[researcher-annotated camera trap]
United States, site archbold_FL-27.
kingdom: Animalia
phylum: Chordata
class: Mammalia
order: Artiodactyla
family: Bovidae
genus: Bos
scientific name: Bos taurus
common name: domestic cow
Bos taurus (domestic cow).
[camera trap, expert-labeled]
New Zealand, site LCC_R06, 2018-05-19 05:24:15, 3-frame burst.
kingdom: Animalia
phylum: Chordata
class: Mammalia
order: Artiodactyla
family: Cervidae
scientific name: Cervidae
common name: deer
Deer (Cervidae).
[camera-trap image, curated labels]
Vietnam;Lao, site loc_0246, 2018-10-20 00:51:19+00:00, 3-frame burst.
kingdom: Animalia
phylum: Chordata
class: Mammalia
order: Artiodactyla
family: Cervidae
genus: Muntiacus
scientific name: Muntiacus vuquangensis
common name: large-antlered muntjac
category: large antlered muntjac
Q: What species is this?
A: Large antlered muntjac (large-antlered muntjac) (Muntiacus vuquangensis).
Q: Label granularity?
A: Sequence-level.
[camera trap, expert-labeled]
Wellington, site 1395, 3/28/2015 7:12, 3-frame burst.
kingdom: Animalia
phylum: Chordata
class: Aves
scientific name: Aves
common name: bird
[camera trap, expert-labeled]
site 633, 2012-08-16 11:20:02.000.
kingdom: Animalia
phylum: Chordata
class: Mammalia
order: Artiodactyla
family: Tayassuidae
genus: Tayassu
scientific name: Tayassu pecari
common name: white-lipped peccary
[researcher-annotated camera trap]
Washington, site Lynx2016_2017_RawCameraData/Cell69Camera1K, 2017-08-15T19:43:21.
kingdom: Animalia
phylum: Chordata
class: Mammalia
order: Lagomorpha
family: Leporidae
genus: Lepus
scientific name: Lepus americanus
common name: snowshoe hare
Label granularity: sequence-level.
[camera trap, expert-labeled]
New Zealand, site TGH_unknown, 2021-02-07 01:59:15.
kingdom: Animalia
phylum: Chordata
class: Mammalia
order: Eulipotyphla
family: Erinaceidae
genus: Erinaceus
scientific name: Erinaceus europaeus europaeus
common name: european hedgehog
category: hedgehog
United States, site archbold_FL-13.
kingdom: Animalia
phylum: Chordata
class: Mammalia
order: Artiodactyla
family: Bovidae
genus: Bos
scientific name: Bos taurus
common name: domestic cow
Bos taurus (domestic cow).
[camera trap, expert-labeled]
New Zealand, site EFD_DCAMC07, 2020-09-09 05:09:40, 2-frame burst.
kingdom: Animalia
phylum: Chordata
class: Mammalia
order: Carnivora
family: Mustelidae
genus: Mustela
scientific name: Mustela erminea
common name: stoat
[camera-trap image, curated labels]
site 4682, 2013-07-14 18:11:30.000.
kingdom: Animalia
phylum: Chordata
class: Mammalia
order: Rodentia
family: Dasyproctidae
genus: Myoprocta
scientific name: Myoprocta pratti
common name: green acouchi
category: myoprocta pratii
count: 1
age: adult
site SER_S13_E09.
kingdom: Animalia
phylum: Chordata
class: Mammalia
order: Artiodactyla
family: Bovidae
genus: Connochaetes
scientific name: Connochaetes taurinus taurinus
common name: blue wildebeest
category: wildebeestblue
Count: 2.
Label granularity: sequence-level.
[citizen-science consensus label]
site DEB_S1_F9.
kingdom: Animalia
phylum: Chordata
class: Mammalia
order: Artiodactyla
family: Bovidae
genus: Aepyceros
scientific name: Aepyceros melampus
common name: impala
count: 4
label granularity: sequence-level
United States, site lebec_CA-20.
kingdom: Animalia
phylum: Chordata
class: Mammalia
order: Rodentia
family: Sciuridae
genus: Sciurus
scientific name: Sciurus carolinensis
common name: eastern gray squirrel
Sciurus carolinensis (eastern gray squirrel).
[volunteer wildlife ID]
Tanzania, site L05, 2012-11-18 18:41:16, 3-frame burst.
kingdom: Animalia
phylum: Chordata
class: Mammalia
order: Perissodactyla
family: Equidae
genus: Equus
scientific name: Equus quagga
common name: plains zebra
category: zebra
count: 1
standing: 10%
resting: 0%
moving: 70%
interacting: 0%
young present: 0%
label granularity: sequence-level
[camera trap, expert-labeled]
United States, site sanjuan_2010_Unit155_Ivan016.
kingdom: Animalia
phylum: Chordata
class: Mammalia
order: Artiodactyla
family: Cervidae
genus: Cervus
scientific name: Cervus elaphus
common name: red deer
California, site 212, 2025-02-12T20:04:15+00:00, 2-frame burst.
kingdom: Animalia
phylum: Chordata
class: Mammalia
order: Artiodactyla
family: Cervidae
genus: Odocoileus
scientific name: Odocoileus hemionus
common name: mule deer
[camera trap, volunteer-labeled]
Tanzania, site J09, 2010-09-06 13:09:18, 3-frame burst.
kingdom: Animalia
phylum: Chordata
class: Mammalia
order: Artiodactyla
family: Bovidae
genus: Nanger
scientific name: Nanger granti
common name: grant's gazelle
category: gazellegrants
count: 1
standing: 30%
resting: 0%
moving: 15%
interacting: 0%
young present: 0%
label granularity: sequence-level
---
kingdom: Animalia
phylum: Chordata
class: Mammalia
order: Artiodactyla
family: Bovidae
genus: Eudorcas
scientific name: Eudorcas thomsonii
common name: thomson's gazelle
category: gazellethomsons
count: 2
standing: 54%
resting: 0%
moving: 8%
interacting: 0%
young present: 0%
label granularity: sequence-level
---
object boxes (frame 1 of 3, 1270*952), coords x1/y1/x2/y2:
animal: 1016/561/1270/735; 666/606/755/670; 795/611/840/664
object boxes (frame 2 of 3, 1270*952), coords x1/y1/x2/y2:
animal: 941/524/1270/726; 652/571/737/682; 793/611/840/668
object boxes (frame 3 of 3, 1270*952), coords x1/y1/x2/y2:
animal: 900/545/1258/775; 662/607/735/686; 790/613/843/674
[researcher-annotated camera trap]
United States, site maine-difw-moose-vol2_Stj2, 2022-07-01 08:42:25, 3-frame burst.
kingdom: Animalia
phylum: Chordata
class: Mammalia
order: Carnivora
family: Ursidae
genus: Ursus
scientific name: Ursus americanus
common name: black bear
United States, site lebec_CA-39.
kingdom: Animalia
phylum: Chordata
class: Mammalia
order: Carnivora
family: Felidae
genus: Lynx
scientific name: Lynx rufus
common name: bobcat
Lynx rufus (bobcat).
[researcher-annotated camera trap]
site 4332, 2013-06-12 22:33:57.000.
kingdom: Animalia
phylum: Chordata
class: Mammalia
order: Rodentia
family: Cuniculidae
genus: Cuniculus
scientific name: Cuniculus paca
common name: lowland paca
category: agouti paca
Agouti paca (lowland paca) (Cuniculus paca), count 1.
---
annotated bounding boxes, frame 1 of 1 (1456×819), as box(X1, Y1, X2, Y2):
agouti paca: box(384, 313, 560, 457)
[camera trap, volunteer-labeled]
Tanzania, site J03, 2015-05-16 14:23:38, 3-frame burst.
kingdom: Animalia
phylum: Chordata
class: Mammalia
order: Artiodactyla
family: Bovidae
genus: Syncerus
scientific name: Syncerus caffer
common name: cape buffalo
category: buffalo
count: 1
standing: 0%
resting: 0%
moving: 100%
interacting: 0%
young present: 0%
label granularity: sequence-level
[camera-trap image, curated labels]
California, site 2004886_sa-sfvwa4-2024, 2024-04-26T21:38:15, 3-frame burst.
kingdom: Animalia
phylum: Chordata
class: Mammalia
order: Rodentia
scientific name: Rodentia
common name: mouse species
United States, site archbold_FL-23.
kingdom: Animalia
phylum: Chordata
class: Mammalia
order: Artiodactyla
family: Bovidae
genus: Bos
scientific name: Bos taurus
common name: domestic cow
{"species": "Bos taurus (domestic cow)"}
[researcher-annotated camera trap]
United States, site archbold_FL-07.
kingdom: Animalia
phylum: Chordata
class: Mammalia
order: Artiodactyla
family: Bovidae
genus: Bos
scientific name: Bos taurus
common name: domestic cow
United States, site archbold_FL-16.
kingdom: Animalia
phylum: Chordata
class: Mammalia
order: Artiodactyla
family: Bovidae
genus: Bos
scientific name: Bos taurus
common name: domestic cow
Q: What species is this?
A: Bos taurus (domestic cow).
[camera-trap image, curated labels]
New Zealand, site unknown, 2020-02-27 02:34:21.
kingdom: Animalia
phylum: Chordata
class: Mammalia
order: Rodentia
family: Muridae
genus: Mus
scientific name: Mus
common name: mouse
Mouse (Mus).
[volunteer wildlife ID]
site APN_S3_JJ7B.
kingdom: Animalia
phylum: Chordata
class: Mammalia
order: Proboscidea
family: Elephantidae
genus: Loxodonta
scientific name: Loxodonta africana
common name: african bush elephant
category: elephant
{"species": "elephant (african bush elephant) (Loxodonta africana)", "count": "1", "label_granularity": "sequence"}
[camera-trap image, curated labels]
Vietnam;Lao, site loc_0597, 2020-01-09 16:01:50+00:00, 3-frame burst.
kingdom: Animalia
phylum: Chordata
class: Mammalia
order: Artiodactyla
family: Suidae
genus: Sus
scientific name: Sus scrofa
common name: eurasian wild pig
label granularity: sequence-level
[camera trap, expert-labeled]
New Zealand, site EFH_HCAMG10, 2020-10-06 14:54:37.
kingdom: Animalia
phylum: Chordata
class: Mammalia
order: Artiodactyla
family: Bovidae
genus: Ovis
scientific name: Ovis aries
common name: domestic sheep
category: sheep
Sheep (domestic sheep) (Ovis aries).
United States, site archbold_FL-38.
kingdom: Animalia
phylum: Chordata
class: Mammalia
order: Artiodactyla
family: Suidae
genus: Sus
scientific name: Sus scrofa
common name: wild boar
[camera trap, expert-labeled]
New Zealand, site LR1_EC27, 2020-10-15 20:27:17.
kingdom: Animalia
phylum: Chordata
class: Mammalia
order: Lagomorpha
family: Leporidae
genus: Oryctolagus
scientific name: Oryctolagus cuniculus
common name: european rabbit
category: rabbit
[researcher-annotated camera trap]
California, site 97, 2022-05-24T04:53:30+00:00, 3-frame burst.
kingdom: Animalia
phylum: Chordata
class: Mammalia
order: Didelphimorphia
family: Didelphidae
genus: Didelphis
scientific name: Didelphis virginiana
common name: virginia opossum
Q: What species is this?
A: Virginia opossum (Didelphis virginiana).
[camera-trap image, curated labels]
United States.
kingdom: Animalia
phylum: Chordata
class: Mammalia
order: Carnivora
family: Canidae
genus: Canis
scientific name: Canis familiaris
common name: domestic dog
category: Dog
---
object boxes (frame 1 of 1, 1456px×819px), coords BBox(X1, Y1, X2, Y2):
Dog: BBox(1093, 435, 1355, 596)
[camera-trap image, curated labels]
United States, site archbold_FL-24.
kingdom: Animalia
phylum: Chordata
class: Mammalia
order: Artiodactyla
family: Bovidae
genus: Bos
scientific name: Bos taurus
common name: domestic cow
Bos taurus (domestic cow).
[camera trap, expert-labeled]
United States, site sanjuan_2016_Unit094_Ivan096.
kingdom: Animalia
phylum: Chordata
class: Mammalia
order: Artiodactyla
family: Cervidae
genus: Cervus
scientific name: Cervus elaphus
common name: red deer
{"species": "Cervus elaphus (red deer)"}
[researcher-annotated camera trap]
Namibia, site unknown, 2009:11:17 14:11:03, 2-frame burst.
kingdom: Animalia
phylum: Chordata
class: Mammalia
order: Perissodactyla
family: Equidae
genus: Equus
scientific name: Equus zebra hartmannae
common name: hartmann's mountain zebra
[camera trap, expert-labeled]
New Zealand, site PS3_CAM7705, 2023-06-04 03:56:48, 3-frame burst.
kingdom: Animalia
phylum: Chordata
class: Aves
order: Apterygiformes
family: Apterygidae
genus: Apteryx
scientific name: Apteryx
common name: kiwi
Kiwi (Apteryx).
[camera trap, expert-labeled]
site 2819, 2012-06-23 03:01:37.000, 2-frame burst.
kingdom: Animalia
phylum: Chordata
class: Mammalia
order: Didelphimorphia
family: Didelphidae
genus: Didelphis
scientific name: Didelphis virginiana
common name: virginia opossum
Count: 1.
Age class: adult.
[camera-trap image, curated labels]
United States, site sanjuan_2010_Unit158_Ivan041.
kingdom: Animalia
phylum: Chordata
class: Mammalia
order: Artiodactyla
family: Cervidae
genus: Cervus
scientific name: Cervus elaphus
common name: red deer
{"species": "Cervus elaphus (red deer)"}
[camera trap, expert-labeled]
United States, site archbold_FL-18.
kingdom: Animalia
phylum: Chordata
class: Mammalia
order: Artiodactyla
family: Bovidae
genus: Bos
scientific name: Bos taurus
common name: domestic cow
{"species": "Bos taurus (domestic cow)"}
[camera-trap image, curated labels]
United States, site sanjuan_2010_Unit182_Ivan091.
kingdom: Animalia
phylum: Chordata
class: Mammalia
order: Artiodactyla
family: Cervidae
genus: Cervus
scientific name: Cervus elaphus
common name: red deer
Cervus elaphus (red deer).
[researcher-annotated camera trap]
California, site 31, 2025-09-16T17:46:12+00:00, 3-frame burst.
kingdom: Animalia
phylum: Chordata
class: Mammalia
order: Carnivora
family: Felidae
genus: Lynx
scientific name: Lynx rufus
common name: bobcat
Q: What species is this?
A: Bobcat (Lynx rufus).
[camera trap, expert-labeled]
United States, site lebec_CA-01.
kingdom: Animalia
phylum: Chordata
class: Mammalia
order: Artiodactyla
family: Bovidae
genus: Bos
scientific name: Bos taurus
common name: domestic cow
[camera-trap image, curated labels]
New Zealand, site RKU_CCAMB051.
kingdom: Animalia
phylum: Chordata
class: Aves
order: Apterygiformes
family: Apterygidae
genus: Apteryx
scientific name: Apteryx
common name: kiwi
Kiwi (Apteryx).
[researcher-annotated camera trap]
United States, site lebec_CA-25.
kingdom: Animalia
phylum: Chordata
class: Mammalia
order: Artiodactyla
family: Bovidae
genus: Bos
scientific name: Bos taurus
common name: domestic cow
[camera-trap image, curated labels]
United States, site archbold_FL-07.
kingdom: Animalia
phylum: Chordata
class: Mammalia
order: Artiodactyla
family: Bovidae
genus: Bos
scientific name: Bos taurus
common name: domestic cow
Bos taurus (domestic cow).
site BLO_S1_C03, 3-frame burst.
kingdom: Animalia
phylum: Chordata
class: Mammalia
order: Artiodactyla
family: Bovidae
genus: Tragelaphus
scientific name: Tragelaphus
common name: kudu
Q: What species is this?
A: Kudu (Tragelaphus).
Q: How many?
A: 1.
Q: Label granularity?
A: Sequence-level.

EXERCISE -
Print only what lies in the material above starting at the line with "common name: hartmann's mountain zebra" and ending at the line with "A: Bobcat (Lynx rufus).", every line exactly as given.

TASK OUTPUT -
common name: hartmann's mountain zebra
[camera trap, expert-labeled]
New Zealand, site PS3_CAM7705, 2023-06-04 03:56:48, 3-frame burst.
kingdom: Animalia
phylum: Chordata
class: Aves
order: Apterygiformes
family: Apterygidae
genus: Apteryx
scientific name: Apteryx
common name: kiwi
Kiwi (Apteryx).
[camera trap, expert-labeled]
site 2819, 2012-06-23 03:01:37.000, 2-frame burst.
kingdom: Animalia
phylum: Chordata
class: Mammalia
order: Didelphimorphia
family: Didelphidae
genus: Didelphis
scientific name: Didelphis virginiana
common name: virginia opossum
Count: 1.
Age class: adult.
[camera-trap image, curated labels]
United States, site sanjuan_2010_Unit158_Ivan041.
kingdom: Animalia
phylum: Chordata
class: Mammalia
order: Artiodactyla
family: Cervidae
genus: Cervus
scientific name: Cervus elaphus
common name: red deer
{"species": "Cervus elaphus (red deer)"}
[camera trap, expert-labeled]
United States, site archbold_FL-18.
kingdom: Animalia
phylum: Chordata
class: Mammalia
order: Artiodactyla
family: Bovidae
genus: Bos
scientific name: Bos taurus
common name: domestic cow
{"species": "Bos taurus (domestic cow)"}
[camera-trap image, curated labels]
United States, site sanjuan_2010_Unit182_Ivan091.
kingdom: Animalia
phylum: Chordata
class: Mammalia
order: Artiodactyla
family: Cervidae
genus: Cervus
scientific name: Cervus elaphus
common name: red deer
Cervus elaphus (red deer).
[researcher-annotated camera trap]
California, site 31, 2025-09-16T17:46:12+00:00, 3-frame burst.
kingdom: Animalia
phylum: Chordata
class: Mammalia
order: Carnivora
family: Felidae
genus: Lynx
scientific name: Lynx rufus
common name: bobcat
Q: What species is this?
A: Bobcat (Lynx rufus).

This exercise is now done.